Em muitos casos o problema não está na criança, mas no professor que elabora problemas com enunciados inadequados para a idade cognitiva da criança.
Carraher afirma que:
"Vários estudos sobre o desenvolvimento da criança mostram que termos quantitativos como "mais", "menos", maior", "menor" etc. são adquiridos gradativamente e, de início, são utilizados apenas no sentido absoluto de "o que tem mais", "o que é maior" e não no sentido relativo de " ter mais que" ou "ser maior que". A compreensão dessas expressões como indicando uma relação ou uma comparação entre duas coisas parece depender da aquisição da capacidade de usar da lógica que é adquirida no estágio das operações concretas"..."O problema passa então a ser algo sem sentido e a solução, ao invés de ser procurada através do uso da lógica, torna-se uma questão de adivinhação" (2002, p. 72).
No entanto, em outros casos a dificuldade pode ser realmente da criança e trata-se de um distúrbio e não de preguiça como pensam muitos pais e professores desinformados.
Em geral, a dificuldade em aprender matemática pode ter várias causas.
De acordo com Johnson e Myklebust, terapeutas de crianças com desordens e fracassos em aritmética, existem alguns distúrbios que poderiam interferir nesta aprendizagem:
- Distúrbios de memória auditiva:
- A criança não consegue ouvir os enunciados que lhes são passados oralmente, sendo assim, não conseguem guardar os fatos, isto lhe incapacitaria para resolver os problemas matemáticos.
- Problemas de reorganização auditiva: a criança reconhece o número quando ouve, mas tem dificuldade de lembrar do número com rapidez.
- Distúrbios de leitura:
- Os dislexos e outras crianças com distúrbios de leitura apresentam dificuldade em ler o enunciado do problema, mas podem fazer cálculos quando o problema é lido em voz alta. É bom lembrar que os dislexos podem ser excelentes matemáticos, tendo habilidade de visualização em três dimensões, que as ajudam a assimilar conceitos, podendo resolver cálculos mentalmente mesmo sem decompor o cálculo. Podem apresentar dificuldade na leitura do problema, mas não na interpretação.

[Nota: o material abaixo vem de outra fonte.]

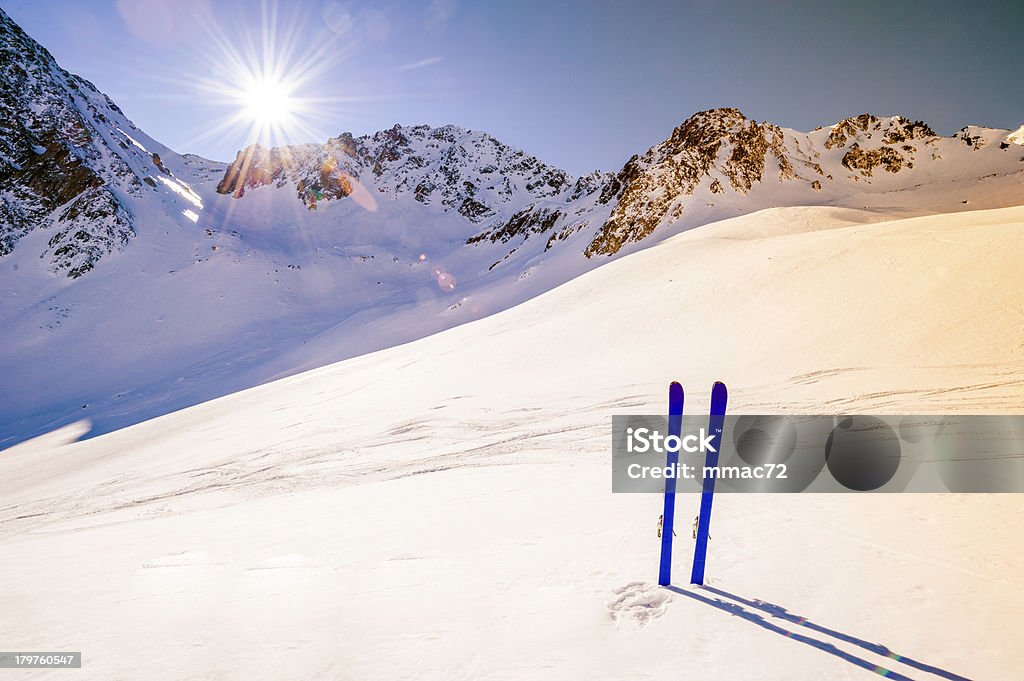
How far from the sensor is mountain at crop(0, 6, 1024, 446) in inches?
1219

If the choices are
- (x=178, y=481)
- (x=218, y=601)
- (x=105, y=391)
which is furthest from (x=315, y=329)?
(x=218, y=601)

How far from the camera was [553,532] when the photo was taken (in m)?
4.62

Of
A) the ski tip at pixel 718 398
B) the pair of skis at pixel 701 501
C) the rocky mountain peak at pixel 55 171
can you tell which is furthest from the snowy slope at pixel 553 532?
the rocky mountain peak at pixel 55 171

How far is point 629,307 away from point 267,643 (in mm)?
14323

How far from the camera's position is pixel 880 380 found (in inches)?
330

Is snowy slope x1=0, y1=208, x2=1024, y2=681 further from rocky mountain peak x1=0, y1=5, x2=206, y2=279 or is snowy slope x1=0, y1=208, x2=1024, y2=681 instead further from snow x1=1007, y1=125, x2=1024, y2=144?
snow x1=1007, y1=125, x2=1024, y2=144

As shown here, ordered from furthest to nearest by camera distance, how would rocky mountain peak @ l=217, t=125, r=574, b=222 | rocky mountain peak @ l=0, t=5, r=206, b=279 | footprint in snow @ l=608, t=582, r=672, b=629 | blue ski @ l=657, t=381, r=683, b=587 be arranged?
rocky mountain peak @ l=217, t=125, r=574, b=222
rocky mountain peak @ l=0, t=5, r=206, b=279
blue ski @ l=657, t=381, r=683, b=587
footprint in snow @ l=608, t=582, r=672, b=629

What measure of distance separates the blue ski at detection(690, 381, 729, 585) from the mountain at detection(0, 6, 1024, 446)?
89.5ft

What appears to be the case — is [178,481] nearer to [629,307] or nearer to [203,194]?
[629,307]

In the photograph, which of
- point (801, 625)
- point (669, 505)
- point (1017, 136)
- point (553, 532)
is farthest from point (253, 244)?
point (1017, 136)

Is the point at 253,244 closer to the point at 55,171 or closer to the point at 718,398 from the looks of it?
the point at 55,171

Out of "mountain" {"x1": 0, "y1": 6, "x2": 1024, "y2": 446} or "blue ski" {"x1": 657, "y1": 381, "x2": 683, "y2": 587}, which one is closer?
"blue ski" {"x1": 657, "y1": 381, "x2": 683, "y2": 587}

- Distúrbios de percepção visual: a criança pode trocar 6 por 9, ou 3 por 8 ou 2 por 5 por exemplo. Por não conseguirem se lembrar da aparência elas têm dificuldade em realizar cálculos.
- Distúrbios de escrita:
- Crianças com disgrafia têm dificuldade de escrever letras e números.
Estes problemas dificultam a aprendizagem da matemática, mas a discalculia impede a criança de compreender os processos matemáticos.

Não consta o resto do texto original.